*** Excerpt provided ***

A recently published industry report indicates that stablecoins have become one of the most critical infrastructures connecting traditional finance and the crypto world, and are changing the global financial landscape. The report provides a comprehensive and systematic analysis of the stablecoin industry from six dimensions: development history, market structure, application scenarios, global regulation, development potential, and potential risks.
US Dollar stablecoins dominate the market
The report shows that in the global stablecoin market, USDC dominates with an issuance volume of 256.4 billion USD. In contrast, stablecoins pegged to other national fiat currencies are still in their infancy. The second-largest stablecoin, the euro stablecoin, has a size of only 490 million USD, while stablecoins such as the yen, pound, won, and lira range from hundreds of thousands to tens of millions of USD. This indicates that non-USD fiat stablecoins still have significant room for growth.

*** End of Excerpt provided ***

#### Prompt
Output the stablecoin excerpt word for word from "A recently published" to "and potential risks.". Draw only on the stablecoin excerpt above.

*** Given information ***

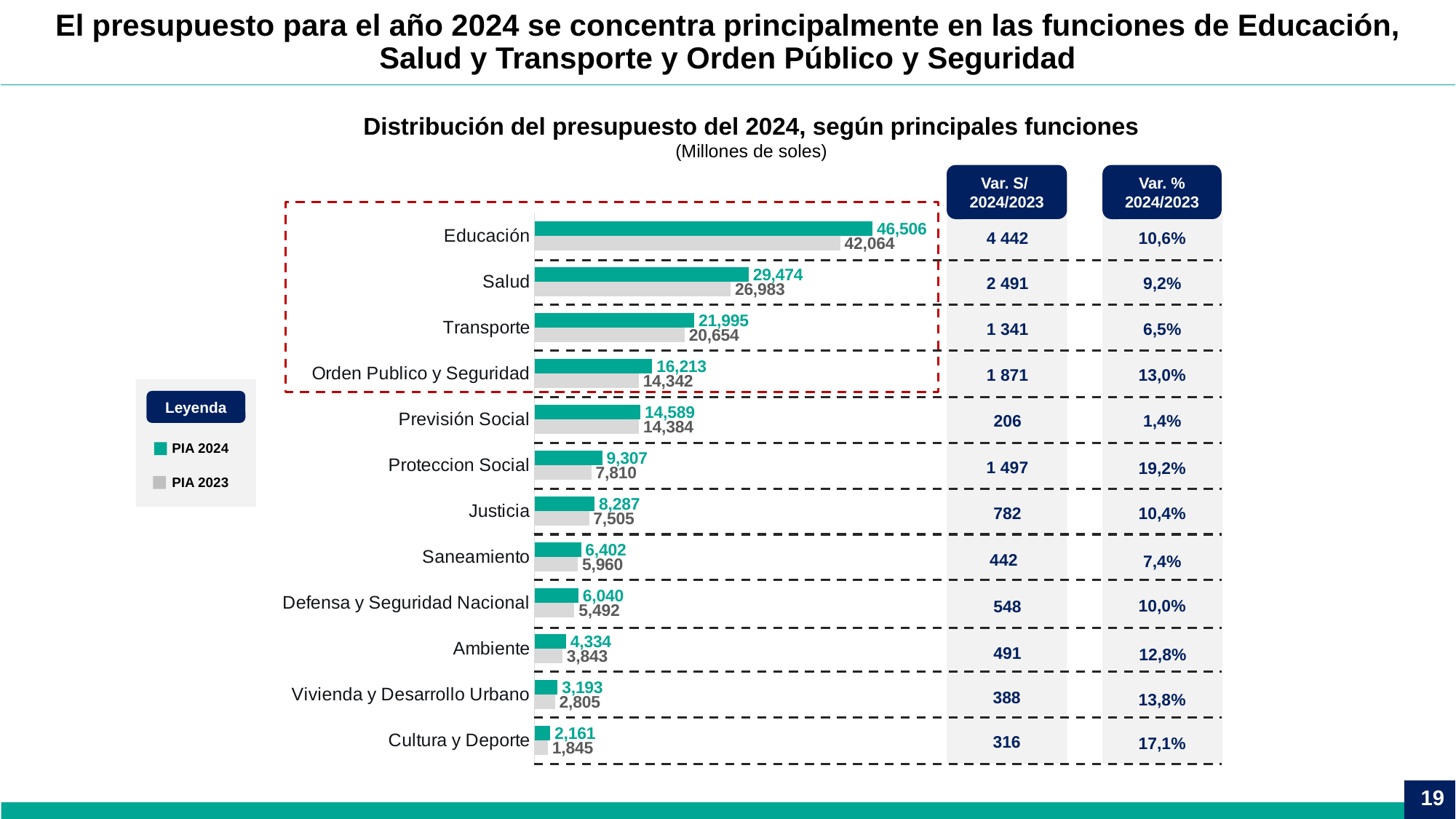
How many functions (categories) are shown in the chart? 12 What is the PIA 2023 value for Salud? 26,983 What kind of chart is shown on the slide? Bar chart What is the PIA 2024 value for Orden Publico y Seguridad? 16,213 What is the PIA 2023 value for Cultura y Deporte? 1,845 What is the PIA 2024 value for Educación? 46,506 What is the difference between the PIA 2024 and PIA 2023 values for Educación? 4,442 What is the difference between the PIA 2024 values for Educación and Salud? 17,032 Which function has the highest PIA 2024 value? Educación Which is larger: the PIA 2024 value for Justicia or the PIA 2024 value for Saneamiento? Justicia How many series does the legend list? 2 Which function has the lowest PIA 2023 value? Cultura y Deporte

*** End of Given information ***
*** Given information ***

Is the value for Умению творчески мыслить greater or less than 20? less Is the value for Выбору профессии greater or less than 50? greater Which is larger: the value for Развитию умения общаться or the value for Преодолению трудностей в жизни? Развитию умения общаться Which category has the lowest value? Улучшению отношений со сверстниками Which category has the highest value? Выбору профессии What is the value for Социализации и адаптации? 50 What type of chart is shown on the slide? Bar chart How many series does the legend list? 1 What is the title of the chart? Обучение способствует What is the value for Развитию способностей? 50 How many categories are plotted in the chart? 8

*** End of Given information ***

#### Task result
A recently published industry report indicates that stablecoins have become one of the most critical infrastructures connecting traditional finance and the crypto world, and are changing the global financial landscape. The report provides a comprehensive and systematic analysis of the stablecoin industry from six dimensions: development history, market structure, application scenarios, global regulation, development potential, and potential risks.